**取り組む課題:**
(1) 新入社員研修を紹介する文章で、ドワンゴのカルチャーとして挙げられているものは何ですか？
(2) 新入社員研修を紹介する文章を、最後に示された文の後から書き継いでください。

--- 読む文章 ---

2021年度 エンジニア新入社員研修のご紹介
こんにちは。エンジニアの新入社員研修を担当している青木です。 今回はリモートで行われた2021年度の新入社員研修が、どのような様子だったかをご紹介します。 現在は2021年度の振り返りをもとに、迫っている2022年の新入社員研修の準備を進めています。
入社予定の皆さんやエントリーを迷っている皆さんの不安を軽減できればいいなと考え、この記事を書くことにしました。 昨年実施した研修に新入社員の皆さんから、沢山のフィードバックをもらいました。 その中に「完全リモートという不安な環境でエンジニアとしてのキャリアをスタートしたので〜」という一文がありました。 社会人という「新しい環境」に不安を感じているのに、馴染みのない「リモート環境」という要素も加わっていた為、不安は大きく、もっと軽減してあげられたらよかったなと思いました。 この記事を読んで少しでも研修の様子やドワンゴの文化が伝わり、不安が軽減できればよいなと考えています。
研修の目的と概要
研修の目的は「ドワンゴのカルチャー」を基に、「仕事をしていく上でのマインドセット」と「基礎的なエンジニア力」を身につけることとしています。
ドワンゴのカルチャーとは「自由と裁量と責任」、「ものづくりを楽しむ」、そして「多様性を受け入れる」です。
まず「仕事をしていく上でのマインドセット」は難しいのですが、簡単にいうと「個人としても」「チームや会社などの組織としても」トータルでプラスになっていくような考え方や選択をすることです。 例えば、自分達が使いやすいものを作ったとしても、別の視点から見ると他のチームやユーザさんに使いにくかったりしたら意味がありません。 自分がやりたいようにやった結果、本人はよくても他のチームの人やメンバーが不快な思いをし、組織全体の生産性が下がったりコミュニケーションコストが上がってしまうのも良くありません。 そのため、できるだけ経済的合理性や全体最適を意識して欲しいと思っています。よくある言葉になってしまいますが、ハードスキルとソフトスキルのバランスが重要だということを伝えています。

--- 記録一覧 ---

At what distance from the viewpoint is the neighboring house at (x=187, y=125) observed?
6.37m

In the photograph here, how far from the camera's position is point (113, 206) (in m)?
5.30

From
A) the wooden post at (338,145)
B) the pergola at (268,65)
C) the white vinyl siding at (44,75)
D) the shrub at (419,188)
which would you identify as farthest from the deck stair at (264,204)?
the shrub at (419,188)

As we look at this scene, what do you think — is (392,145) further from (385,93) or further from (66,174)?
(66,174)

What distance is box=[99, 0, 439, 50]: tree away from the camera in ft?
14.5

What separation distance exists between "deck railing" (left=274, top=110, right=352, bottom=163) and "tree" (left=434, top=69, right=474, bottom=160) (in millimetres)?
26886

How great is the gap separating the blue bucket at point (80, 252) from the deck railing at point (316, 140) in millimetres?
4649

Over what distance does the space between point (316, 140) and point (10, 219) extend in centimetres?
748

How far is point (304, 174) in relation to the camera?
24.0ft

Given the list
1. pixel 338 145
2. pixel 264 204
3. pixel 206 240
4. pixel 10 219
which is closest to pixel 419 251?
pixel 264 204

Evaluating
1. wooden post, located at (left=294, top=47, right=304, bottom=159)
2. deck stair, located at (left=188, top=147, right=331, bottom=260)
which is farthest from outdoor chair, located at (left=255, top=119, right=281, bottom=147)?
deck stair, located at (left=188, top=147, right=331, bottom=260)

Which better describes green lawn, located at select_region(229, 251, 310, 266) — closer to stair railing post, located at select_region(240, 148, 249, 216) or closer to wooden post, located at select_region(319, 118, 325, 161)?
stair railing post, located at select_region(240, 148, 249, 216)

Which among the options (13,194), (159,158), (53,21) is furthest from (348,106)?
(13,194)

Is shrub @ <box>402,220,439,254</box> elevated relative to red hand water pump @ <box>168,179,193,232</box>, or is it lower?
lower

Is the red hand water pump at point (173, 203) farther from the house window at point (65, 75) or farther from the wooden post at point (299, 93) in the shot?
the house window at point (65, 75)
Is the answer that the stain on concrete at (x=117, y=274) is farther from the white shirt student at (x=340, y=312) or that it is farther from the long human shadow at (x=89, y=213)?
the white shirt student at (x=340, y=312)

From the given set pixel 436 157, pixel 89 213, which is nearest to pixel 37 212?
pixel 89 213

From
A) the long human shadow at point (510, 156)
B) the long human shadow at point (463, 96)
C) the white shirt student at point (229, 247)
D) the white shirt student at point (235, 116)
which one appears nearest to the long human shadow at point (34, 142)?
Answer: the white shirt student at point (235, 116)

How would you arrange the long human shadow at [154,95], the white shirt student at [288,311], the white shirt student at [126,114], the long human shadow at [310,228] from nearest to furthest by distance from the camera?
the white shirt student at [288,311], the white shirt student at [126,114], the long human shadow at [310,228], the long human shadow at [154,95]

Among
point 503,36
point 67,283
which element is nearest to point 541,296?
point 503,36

---

**出力結果:**
(1) 「自由と裁量と責任」、「ものづくりを楽しむ」、「多様性を受け入れる」の三つです。

(2)
また、入社してくる方々は多様性があり、バックグラウンドもスキルセットもバラバラです。 研修後、それぞれ様々な部分を担当するチームに配属されるわけですが、研修ではサーバーのセットアップからフロントエンドまで一通り触るように設計されています。これはサーバーサイドの人もフロントエンドやアプリのことを知ったり、お互いの状態や状況を知って仕事をすることで、ドワンゴの文化でもある「多様性を受け入れる」ことができるのではないかと考えている為です。
そして「基礎的なエンジニア力」ですが、ここで指している「基礎的なエンジニア力」というのは「技術に精通し配属後、即戦力になること」ではありません。 もちろん、即戦力になれることに越したことはないのですが、3ヶ月という短期間で広大で深いソフトウェアエンジニアリングの領域を学びきることはできません。 それよりも、まず広く知識をインプットすることや、繰り返し手を動かし経験して慣れてもらうという点に重きを置いています。 各プロダクトで利用されている基本的な技術や考え方に触れながら、モノを作り、繰り返し手を動かして慣れてもらうようなカリキュラムにしています。
エンジニア研修の流れ
エンジニア研修は7~10冊の「課題図書」と並行して、「基礎研修」、「個人課題」、「チーム課題」の3つのフェーズに分かれています。各個人に配属先のチームに所属しているメンターが付き、メンターとは定期的に1on1を行います。課題で詰まっている部分や、会社や新生活で困っていること、雑談など、なんでも話すことができる時間を設けています。
研修はフルリモートで実施しますが、ずっと一人で黙々とやったり長時間の座学ばかりというものではありません。毎朝、出社後デイリーミーティングを行い、「昨日やったこと」、「今日やること」、「その他なんでも」をそれぞれ共有します。日中には合計2回、各30分間「ティータイム」という雑談時間を設け、通話をする機会があります。無理に話す必要はなく、聞いているだけでもいいですし、作業をしながらでも良しとしています。1日の終わりには振り返り時間を設け、その日のKPT(Keep, Problem, Try)を行った後、デイリーミーティングと同様の形式で共有し合います。これらを行うことでお互いの趣味や人となりの理解、課題や新しい生活での悩みの共有など、同期どうしでのコミュニケーションを行うことができます。
課題図書
課題図書は研修期間を通して、それぞれフェーズにあった本を毎朝1〜2時間読んだあと、その部分について30分間ほど、感想や質問をする時間を設けて発見や疑問を交換します。 例えば、基礎研修でWebの基礎を学ぶタイミングでは「Webを支える技術」を読んだり、チーム研修が始まる前には「Team Geek」や「スクラムブートキャンプ」などを読むようになっています。他にも「達人プログラマー」や「入門監視」など様々な分野の本を読みます。 研修カリキュラムのテーマに沿った本を読むことで、「これ、本で読んだ部分の延長だ」や「これカリキュラムだけじゃ理解できなかったけど本で知識が補完された」など、体験と合わせて繰り返し知識をインプットすることができるので記憶に残りやすいという声がありました。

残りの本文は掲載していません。